(Saved data entries)
□ □ □ □ □

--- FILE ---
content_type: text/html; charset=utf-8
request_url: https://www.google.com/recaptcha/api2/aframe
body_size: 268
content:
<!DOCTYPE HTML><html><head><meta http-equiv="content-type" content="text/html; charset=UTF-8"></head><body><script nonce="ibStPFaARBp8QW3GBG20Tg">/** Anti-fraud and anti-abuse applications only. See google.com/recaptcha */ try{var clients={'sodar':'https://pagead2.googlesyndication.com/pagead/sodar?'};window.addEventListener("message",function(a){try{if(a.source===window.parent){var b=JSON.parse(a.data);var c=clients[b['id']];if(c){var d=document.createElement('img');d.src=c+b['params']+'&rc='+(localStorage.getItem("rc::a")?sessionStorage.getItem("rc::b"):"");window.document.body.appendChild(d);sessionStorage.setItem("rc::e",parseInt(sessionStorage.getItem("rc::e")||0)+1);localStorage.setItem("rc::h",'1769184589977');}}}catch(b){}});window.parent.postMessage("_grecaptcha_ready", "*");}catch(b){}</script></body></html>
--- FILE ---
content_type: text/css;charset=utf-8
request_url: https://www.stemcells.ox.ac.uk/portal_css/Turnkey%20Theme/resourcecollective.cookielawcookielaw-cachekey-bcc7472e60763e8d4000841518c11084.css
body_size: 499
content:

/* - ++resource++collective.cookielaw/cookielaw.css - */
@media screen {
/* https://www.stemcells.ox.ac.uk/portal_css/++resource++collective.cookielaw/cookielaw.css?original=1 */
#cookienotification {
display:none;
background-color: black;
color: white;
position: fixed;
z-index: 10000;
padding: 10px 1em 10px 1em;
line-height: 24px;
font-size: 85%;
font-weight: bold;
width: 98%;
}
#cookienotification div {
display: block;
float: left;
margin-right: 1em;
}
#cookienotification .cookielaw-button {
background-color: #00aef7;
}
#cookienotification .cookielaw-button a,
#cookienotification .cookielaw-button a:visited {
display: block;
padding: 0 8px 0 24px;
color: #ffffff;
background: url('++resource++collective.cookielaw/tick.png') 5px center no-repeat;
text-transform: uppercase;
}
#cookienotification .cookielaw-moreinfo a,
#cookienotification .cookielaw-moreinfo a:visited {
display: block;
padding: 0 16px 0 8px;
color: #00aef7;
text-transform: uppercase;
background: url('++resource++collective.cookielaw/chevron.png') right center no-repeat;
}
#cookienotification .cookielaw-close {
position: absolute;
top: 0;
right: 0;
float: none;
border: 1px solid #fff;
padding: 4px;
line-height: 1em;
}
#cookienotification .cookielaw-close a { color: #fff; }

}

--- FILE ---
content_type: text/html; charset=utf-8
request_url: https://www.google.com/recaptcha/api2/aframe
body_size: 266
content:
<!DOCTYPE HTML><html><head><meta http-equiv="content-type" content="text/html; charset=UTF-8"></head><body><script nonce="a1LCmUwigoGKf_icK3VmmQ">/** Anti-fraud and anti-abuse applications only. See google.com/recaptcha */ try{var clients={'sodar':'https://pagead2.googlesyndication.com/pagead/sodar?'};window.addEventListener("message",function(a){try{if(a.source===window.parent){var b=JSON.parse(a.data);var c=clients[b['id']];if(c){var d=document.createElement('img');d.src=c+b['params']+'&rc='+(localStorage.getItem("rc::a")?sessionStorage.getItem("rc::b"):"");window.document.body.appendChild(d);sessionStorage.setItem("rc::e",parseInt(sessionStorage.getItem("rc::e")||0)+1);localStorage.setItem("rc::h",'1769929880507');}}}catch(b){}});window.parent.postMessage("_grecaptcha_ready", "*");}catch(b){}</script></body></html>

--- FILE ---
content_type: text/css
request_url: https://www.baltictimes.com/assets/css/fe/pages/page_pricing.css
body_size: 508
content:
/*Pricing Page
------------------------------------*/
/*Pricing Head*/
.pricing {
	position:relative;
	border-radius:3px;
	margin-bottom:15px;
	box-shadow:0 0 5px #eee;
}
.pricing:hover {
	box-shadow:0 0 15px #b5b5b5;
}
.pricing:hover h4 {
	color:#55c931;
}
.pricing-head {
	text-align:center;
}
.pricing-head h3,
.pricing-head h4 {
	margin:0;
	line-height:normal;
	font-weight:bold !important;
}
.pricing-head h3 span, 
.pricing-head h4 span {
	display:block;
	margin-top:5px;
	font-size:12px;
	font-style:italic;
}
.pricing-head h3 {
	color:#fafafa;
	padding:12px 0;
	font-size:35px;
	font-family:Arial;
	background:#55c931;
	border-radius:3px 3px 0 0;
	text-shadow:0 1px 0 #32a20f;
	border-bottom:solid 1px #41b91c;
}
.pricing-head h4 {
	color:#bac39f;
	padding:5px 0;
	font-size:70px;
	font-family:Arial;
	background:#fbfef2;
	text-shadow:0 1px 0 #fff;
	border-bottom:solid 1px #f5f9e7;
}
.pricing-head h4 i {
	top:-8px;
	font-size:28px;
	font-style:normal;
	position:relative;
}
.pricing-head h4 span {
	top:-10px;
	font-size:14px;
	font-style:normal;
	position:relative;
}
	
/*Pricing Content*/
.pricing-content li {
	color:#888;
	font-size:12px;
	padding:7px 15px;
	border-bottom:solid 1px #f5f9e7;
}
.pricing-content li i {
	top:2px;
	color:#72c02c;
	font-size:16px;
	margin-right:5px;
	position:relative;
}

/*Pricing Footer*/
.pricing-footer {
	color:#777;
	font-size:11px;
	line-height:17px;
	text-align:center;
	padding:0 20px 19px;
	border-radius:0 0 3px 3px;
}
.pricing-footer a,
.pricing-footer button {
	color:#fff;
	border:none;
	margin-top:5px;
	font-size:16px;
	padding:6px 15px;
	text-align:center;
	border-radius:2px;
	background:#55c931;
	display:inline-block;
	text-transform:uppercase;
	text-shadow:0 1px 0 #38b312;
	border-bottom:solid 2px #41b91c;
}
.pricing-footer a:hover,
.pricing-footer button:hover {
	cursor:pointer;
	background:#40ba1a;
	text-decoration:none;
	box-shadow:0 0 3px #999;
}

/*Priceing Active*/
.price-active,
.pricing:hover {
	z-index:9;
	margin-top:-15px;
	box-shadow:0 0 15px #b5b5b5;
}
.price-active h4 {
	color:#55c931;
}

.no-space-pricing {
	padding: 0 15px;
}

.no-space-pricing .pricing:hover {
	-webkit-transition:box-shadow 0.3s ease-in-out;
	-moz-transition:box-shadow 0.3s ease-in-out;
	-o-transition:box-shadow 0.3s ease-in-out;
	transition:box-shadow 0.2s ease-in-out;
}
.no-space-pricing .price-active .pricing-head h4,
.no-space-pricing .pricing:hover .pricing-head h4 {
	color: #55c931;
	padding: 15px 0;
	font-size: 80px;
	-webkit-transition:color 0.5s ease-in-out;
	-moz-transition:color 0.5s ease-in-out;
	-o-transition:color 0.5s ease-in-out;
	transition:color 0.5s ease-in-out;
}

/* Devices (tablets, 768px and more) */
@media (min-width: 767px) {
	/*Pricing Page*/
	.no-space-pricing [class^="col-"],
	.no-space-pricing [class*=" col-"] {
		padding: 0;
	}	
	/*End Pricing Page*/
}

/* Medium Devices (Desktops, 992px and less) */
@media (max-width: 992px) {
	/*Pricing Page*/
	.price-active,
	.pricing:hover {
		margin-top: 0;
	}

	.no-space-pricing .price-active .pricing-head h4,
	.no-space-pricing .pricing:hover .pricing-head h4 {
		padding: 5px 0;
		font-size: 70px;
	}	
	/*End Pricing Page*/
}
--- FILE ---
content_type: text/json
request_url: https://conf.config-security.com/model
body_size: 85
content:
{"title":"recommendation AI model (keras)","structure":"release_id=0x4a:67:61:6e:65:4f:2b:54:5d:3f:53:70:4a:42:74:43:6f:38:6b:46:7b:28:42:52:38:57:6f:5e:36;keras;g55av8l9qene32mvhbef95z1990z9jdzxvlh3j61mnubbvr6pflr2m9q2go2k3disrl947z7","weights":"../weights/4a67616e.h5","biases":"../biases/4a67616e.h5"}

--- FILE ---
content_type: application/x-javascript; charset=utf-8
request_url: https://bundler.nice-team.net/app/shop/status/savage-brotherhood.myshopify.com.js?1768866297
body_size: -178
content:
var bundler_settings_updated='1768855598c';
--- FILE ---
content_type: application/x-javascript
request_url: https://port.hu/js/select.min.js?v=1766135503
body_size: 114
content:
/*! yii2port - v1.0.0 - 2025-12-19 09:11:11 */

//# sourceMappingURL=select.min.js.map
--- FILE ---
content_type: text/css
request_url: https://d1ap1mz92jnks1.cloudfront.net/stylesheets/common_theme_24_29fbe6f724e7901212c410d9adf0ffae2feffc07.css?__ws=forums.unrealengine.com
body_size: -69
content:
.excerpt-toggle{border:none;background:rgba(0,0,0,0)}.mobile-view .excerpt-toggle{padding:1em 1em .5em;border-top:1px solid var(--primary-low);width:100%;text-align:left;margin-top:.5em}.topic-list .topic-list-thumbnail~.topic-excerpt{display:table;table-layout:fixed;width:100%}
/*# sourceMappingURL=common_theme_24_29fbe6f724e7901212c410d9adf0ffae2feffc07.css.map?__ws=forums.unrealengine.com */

□ □ □ □ □

▶ **EXERCISE DIRECTIONS**: All lines of the records above with the word "radius" in them are to be copied.

▶ **SOLVED PROBLEM**:
	border-radius:3px;
	border-radius:3px 3px 0 0;
	border-radius:0 0 3px 3px;
	border-radius:2px;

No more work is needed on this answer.